33. Counsel for the Applicant submitted that all the Applicant had to raise was an hypothesis that osteoarthritis contributed to the deceased’s death.
34. Paragraph 196B(14)(d) VEA reads inter alia, that a factor causing or contributing to an injury disease or death is related to service rendered by a person if it was contributed to in a material degree by service.
35. Section 196B was inserted into the VEA by the Veterans’ Affairs (1994-95 Budget Measures) Legislation Amendment Act 1994 (No.98 of 1994), that is to say after the passing of the Safety, Rehabilitation and Compensation Act 1988 (“SRC”). There is no reason to assume the Parliamentary draftsman used the word “material” in any different sense to the way the word was used in the SRC Act.
36. In Comcare v Canute (2005) 148 FCR 232 at 249 the majority pointed out that content must be given to the word “material” where it occurs in a statute and the inclusion of that term imposes an evaluative threshold below which any causal connection may be disregarded.
37. We are satisfied beyond reasonable doubt that the Applicant’s osteoarthritis played no part in the deceased’s death and questions of contribution, material or otherwise, do not arise.
38. We are satisfied beyond reasonable doubt that Professor O’Rourke correctly stated the cause of the deceased’s death in the closing paragraph of his report, viz:
“Mr Wishart died as a consequence of intra operative and post operative cerebral infarction associated with open heart surgery and mitral valve replacement. He did not regain consciousness post operatively and could not sustain respiratory activity. He died in hospital two weeks after admission. There had been no clinical evidence of cerebral vascular disease preoperatively.”
In other words, osteoarthritis of the knees played no part in the death of the deceased. He was restricted in activity because of atrial fibrillation and mitral valve disease, see the report of Doctors Fenn and O’Connor, and his cerebral infarction was a result of open heart surgery.
39. There has been no suggestion in any of the material before us that the deceased’s mitral valve incompetence, nor his atrial fibrillation, was in any way connected with his war service.
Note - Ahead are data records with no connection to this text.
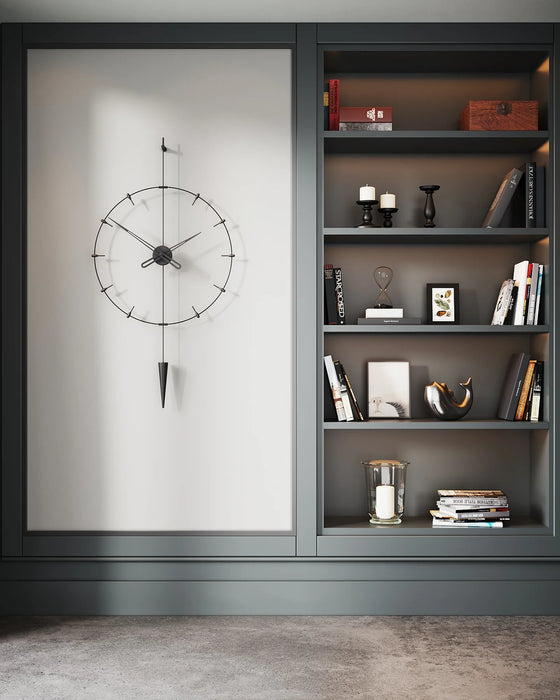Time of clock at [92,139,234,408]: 2:00
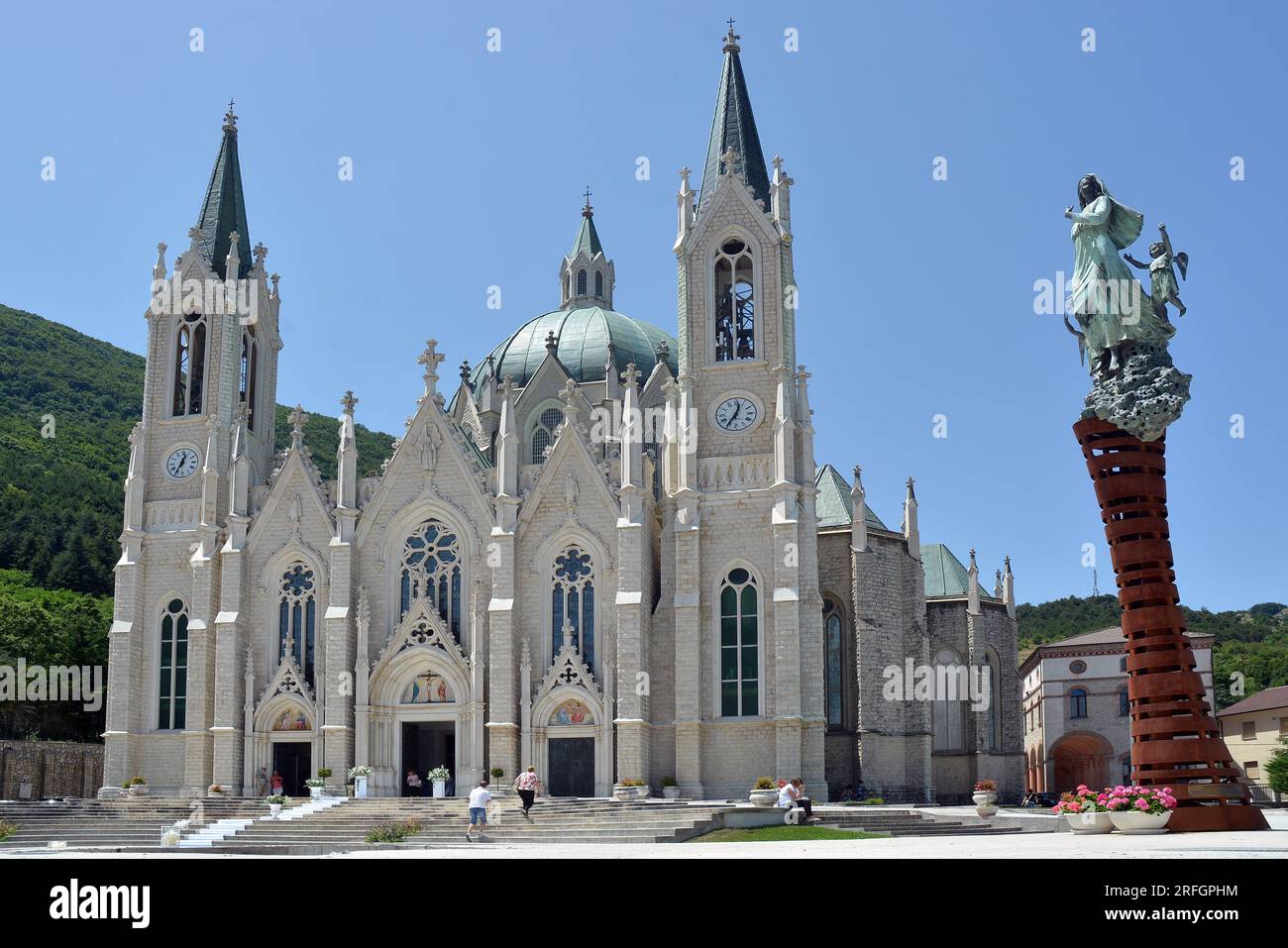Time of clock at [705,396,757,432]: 12:35
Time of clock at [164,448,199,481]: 12:35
We note that a file note of 2 February 2006 by a medical officer employed by the Department of Veterans’ Affairs records:
“The atrial fibrillation was Idiopathic and there was no underlying IHD and no relation to the old TB.
The mitral valve disease was age related.
The strokes and the terminal illness of pneumonia and respiratory failure were all independent of the past history of service. There were no other identifiable risk factors.”
40. That opinion has not in any way been challenged in these proceedings.
41. For the above reasons the decision under review is AFFIRMED.
I certify that the 41 preceding paragraphs are a true copy of the reasons for the decision herein of Senior Member M D Allen and Dr I Alexander, Member
Signed: ....................[sgd]........................................
K. Lynch, AssociateDate/s of Hearing 24-25 June 2009, 1 March 2010
Date of Decision 17 March 2010
Counsel for the Applicant Mr C. Colborne
Solicitor for the Applicant Dibbs Barker
Representative for the Respondent Department of Veterans’ Affairs.